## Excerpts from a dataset
============================================================
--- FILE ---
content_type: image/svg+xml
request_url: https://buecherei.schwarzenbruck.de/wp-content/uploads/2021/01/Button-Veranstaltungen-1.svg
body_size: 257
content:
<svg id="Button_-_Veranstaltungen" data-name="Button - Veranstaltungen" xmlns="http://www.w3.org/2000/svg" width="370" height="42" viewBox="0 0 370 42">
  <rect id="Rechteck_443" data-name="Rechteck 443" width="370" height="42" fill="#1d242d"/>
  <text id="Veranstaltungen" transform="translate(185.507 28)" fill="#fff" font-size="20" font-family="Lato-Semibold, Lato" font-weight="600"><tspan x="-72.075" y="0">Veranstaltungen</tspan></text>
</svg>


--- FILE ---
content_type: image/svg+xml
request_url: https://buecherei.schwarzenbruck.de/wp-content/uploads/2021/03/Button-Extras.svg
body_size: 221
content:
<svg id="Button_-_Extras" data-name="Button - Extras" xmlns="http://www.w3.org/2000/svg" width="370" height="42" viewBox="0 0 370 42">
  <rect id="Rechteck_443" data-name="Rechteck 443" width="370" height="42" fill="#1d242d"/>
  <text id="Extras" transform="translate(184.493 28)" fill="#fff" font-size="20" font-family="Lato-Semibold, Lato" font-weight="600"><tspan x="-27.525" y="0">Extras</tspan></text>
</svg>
============================================================
All entries should be given again precisely as they appear above.

## Response area
--- FILE ---
content_type: image/svg+xml
request_url: https://buecherei.schwarzenbruck.de/wp-content/uploads/2021/01/Button-Veranstaltungen-1.svg
body_size: 257
content:
<svg id="Button_-_Veranstaltungen" data-name="Button - Veranstaltungen" xmlns="http://www.w3.org/2000/svg" width="370" height="42" viewBox="0 0 370 42">
  <rect id="Rechteck_443" data-name="Rechteck 443" width="370" height="42" fill="#1d242d"/>
  <text id="Veranstaltungen" transform="translate(185.507 28)" fill="#fff" font-size="20" font-family="Lato-Semibold, Lato" font-weight="600"><tspan x="-72.075" y="0">Veranstaltungen</tspan></text>
</svg>


--- FILE ---
content_type: image/svg+xml
request_url: https://buecherei.schwarzenbruck.de/wp-content/uploads/2021/03/Button-Extras.svg
body_size: 221
content:
<svg id="Button_-_Extras" data-name="Button - Extras" xmlns="http://www.w3.org/2000/svg" width="370" height="42" viewBox="0 0 370 42">
  <rect id="Rechteck_443" data-name="Rechteck 443" width="370" height="42" fill="#1d242d"/>
  <text id="Extras" transform="translate(184.493 28)" fill="#fff" font-size="20" font-family="Lato-Semibold, Lato" font-weight="600"><tspan x="-27.525" y="0">Extras</tspan></text>
</svg>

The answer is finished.